# Task statement
Reproduce the material below, substituting "Kitchen" for every occurrence of "Dining" and leaving everything else unchanged.
──────── Provided entries
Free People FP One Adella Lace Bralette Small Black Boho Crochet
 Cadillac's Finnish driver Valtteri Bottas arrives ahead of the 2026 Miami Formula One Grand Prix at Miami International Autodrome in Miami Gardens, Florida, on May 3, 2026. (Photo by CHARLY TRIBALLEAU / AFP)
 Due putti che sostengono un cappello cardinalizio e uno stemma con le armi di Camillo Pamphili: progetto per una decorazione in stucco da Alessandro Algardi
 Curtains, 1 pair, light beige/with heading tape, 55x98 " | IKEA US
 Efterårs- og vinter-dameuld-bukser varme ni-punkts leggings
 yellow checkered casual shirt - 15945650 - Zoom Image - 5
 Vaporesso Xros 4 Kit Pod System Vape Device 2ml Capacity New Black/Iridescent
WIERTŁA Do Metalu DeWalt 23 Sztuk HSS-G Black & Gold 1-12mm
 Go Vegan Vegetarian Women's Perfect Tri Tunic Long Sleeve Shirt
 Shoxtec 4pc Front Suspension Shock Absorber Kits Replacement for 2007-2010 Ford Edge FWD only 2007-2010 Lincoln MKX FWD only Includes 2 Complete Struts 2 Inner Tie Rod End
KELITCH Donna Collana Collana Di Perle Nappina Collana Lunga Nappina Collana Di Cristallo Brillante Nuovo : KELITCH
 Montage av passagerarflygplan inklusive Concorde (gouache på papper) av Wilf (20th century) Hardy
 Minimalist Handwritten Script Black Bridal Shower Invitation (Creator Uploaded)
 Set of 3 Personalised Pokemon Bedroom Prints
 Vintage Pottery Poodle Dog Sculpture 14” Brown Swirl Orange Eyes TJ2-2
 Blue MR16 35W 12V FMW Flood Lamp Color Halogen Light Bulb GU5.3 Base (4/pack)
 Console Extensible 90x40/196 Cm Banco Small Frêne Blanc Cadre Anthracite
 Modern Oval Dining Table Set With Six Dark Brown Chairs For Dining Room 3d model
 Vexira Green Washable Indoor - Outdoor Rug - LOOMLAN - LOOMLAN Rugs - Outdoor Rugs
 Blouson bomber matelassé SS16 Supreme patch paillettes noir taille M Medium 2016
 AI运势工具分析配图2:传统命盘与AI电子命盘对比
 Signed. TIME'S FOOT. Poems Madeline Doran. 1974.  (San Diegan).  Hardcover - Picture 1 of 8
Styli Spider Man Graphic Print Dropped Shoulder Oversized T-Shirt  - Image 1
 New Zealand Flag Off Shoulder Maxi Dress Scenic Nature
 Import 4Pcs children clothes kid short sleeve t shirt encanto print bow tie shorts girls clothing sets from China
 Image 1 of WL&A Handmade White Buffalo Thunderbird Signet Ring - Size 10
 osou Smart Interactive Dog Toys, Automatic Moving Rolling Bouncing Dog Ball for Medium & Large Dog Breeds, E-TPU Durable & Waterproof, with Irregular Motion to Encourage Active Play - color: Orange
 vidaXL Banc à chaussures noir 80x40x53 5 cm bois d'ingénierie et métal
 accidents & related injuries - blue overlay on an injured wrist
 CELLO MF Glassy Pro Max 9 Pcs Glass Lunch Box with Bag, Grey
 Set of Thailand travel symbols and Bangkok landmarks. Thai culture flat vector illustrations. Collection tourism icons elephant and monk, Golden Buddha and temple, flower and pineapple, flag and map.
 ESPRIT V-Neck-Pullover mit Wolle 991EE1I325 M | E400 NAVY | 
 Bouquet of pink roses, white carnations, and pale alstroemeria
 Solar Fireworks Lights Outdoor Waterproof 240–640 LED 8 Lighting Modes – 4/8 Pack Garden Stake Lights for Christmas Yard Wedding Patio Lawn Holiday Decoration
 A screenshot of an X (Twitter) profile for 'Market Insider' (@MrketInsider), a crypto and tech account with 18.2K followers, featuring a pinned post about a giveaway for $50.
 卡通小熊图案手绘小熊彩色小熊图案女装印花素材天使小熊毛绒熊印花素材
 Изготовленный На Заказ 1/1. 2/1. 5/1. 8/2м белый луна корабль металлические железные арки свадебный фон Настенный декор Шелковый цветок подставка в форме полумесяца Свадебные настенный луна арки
────────────────
# Final answer
Free People FP One Adella Lace Bralette Small Black Boho Crochet
 Cadillac's Finnish driver Valtteri Bottas arrives ahead of the 2026 Miami Formula One Grand Prix at Miami International Autodrome in Miami Gardens, Florida, on May 3, 2026. (Photo by CHARLY TRIBALLEAU / AFP)
 Due putti che sostengono un cappello cardinalizio e uno stemma con le armi di Camillo Pamphili: progetto per una decorazione in stucco da Alessandro Algardi
 Curtains, 1 pair, light beige/with heading tape, 55x98 " | IKEA US
 Efterårs- og vinter-dameuld-bukser varme ni-punkts leggings
 yellow checkered casual shirt - 15945650 - Zoom Image - 5
 Vaporesso Xros 4 Kit Pod System Vape Device 2ml Capacity New Black/Iridescent
WIERTŁA Do Metalu DeWalt 23 Sztuk HSS-G Black & Gold 1-12mm
 Go Vegan Vegetarian Women's Perfect Tri Tunic Long Sleeve Shirt
 Shoxtec 4pc Front Suspension Shock Absorber Kits Replacement for 2007-2010 Ford Edge FWD only 2007-2010 Lincoln MKX FWD only Includes 2 Complete Struts 2 Inner Tie Rod End
KELITCH Donna Collana Collana Di Perle Nappina Collana Lunga Nappina Collana Di Cristallo Brillante Nuovo : KELITCH
 Montage av passagerarflygplan inklusive Concorde (gouache på papper) av Wilf (20th century) Hardy
 Minimalist Handwritten Script Black Bridal Shower Invitation (Creator Uploaded)
 Set of 3 Personalised Pokemon Bedroom Prints
 Vintage Pottery Poodle Dog Sculpture 14” Brown Swirl Orange Eyes TJ2-2
 Blue MR16 35W 12V FMW Flood Lamp Color Halogen Light Bulb GU5.3 Base (4/pack)
 Console Extensible 90x40/196 Cm Banco Small Frêne Blanc Cadre Anthracite
 Modern Oval Kitchen Table Set With Six Dark Brown Chairs For Kitchen Room 3d model
 Vexira Green Washable Indoor - Outdoor Rug - LOOMLAN - LOOMLAN Rugs - Outdoor Rugs
 Blouson bomber matelassé SS16 Supreme patch paillettes noir taille M Medium 2016
 AI运势工具分析配图2:传统命盘与AI电子命盘对比
 Signed. TIME'S FOOT. Poems Madeline Doran. 1974.  (San Diegan).  Hardcover - Picture 1 of 8
Styli Spider Man Graphic Print Dropped Shoulder Oversized T-Shirt  - Image 1
 New Zealand Flag Off Shoulder Maxi Dress Scenic Nature
 Import 4Pcs children clothes kid short sleeve t shirt encanto print bow tie shorts girls clothing sets from China
 Image 1 of WL&A Handmade White Buffalo Thunderbird Signet Ring - Size 10
 osou Smart Interactive Dog Toys, Automatic Moving Rolling Bouncing Dog Ball for Medium & Large Dog Breeds, E-TPU Durable & Waterproof, with Irregular Motion to Encourage Active Play - color: Orange
 vidaXL Banc à chaussures noir 80x40x53 5 cm bois d'ingénierie et métal
 accidents & related injuries - blue overlay on an injured wrist
 CELLO MF Glassy Pro Max 9 Pcs Glass Lunch Box with Bag, Grey
 Set of Thailand travel symbols and Bangkok landmarks. Thai culture flat vector illustrations. Collection tourism icons elephant and monk, Golden Buddha and temple, flower and pineapple, flag and map.
 ESPRIT V-Neck-Pullover mit Wolle 991EE1I325 M | E400 NAVY | 
 Bouquet of pink roses, white carnations, and pale alstroemeria
 Solar Fireworks Lights Outdoor Waterproof 240–640 LED 8 Lighting Modes – 4/8 Pack Garden Stake Lights for Christmas Yard Wedding Patio Lawn Holiday Decoration
 A screenshot of an X (Twitter) profile for 'Market Insider' (@MrketInsider), a crypto and tech account with 18.2K followers, featuring a pinned post about a giveaway for $50.
 卡通小熊图案手绘小熊彩色小熊图案女装印花素材天使小熊毛绒熊印花素材
 Изготовленный На Заказ 1/1. 2/1. 5/1. 8/2м белый луна корабль металлические железные арки свадебный фон Настенный декор Шелковый цветок подставка в форме полумесяца Свадебные настенный луна арки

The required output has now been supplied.